Details

  • Google AI Developers announced Gemini 3.1 Flash Live, now available in preview via the Live API and Google AI Studio.
  • The model enables developers to build low-latency voice and vision agents that process real-time information, supporting text, images, audio, and video inputs with audio outputs.
  • Key improvements include higher task completion in noisy environments by filtering background noise like traffic, better instruction-following for complex scenarios, more natural low-latency dialogue with acoustic nuance detection, and support for over 90 languages.
  • Compared to Gemini 2.5 Flash Native Audio, it offers reduced latency, improved reliability, and enhanced turn coverage including audio activity and all video frames.

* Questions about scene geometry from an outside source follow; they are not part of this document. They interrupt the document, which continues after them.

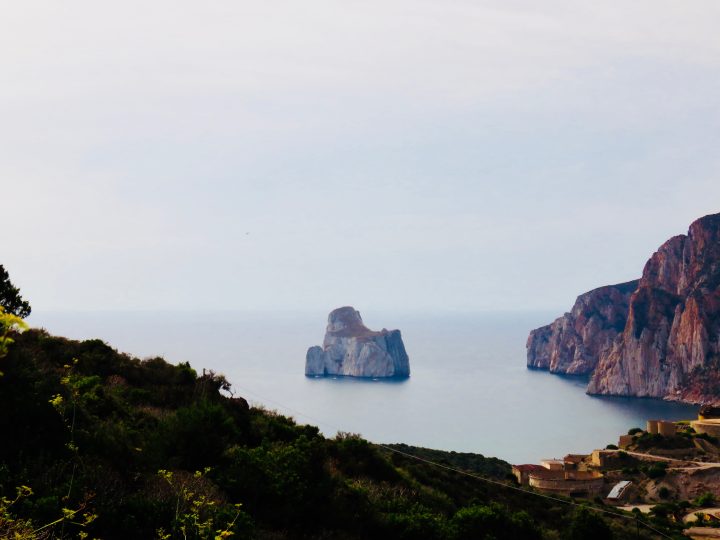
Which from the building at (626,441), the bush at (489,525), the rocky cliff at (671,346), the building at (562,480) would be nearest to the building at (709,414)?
the building at (626,441)

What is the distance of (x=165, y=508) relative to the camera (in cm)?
1162

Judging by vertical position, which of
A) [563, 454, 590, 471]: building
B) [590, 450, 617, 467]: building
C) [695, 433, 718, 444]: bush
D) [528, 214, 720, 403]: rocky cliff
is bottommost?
[563, 454, 590, 471]: building

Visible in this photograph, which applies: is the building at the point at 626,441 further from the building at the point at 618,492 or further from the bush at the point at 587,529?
the bush at the point at 587,529

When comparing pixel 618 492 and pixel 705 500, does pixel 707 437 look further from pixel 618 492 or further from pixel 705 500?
pixel 618 492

  • Demo showcased in Stitch app, where the agent handles voice-based design interactions, sees the canvas, provides feedback, and suggests variations.

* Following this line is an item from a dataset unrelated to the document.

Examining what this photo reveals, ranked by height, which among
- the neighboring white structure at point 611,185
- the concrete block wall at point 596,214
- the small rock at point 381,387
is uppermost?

  • Features function calling, session management, and ephemeral tokens; input token limit 131,072, output 65,536; knowledge cutoff January 2025.

Impact

Google's Gemini 3.1 Flash Live advances real-time multimodal AI, improving noise robustness and latency over Gemini 2.5 equivalents, positioning it competitively against OpenAI's GPT-4o realtime API and Anthropic's voice features in Claude. This lowers barriers for voice-first apps in noisy settings, potentially accelerating adoption in consumer devices and enterprise tools. With multilingual support, it widens access globally, though rivals like Meta's Llama models lag in integrated live APIs. Early preview status suggests Google aims to lead in low-latency agentic experiences amid intensifying voice AI competition.